Tuesday, 29 March 2016

How fast are we putting greenhouse gas into the atmosphere?

We are now putting carbon into the atmosphere at a rate unprecedented since at least the age of the
dinosaurs, scientists say.

Researchers looked at ocean sediments laid down during the  Palaeocene-Eocene Thermal Maximum - a dramatic warming event which took place around 56 million years ago.

The amount of CO2 going into the air at its onset was four billion tonnes a year at most. The influence of humans on the amount of carbon being pumped into the air is far greater than this. We are pushing C02 and other greenhouse gases such as methane (CH4) into the air ten times as fast as the PETM.

During this time the Earth's temperature rose about 5 degrees in short time, geologically speaking. The C02 concentration was thought to reach over 1000ppm, compared to 400ppm today (and only 300ppm 50 years ago).

It could have been caused by high levels of volcanic activity, spewing out C02, or even the release of large amounts of Methyl Clathrates which are normally locked in the cold ocean floor, especially near the poles, but which are released as the sea warms up. Methane clathrate (CH4·5.75H2O) or (4CH4·23H2O), also called methane hydrate, hydromethane, methane ice, fire ice, natural gas hydrate, or gas hydrate, is a solid clathrate compound (more specifically, a clathrate hydrate) in which a large amount of methane is trapped within a crystal structure of water, forming a solid similar to ice.
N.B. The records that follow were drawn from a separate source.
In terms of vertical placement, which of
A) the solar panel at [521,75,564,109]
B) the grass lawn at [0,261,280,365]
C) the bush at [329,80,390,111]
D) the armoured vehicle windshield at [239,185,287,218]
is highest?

Originally it was thought to occur only in the outer regions of the Solar System, where temperatures are low and water ice is common  However, large deposits of methane clathrate have been found under sediments on the ocean floors of the Earth. Its been calculated that there are around  1000 Giga Tons  of methyl clathrate deposits in the East Siberian Arctic shelf alone. (That should do it).

 Today this release is happening all the time and could cause catastrophic amounts of methane to be released into the atmosphere. methane traps heat 20 times better than C02. Huge quantities of methane are erupting from the seafloor of the East Siberian Sea and entering the atmosphere over the Arctic Ocean.

Back in the Palaeocene it was thought that between 0.6 and 1.1 billion tons of carbon was entering the atmosphere in one form or another per year.

At present, human emissions of CO2 are approaching 40 billion tonnes a year.

A lot of people in power need to pull their heads out of the sand and come out of denial before we all
suffer the results of runaway global warming.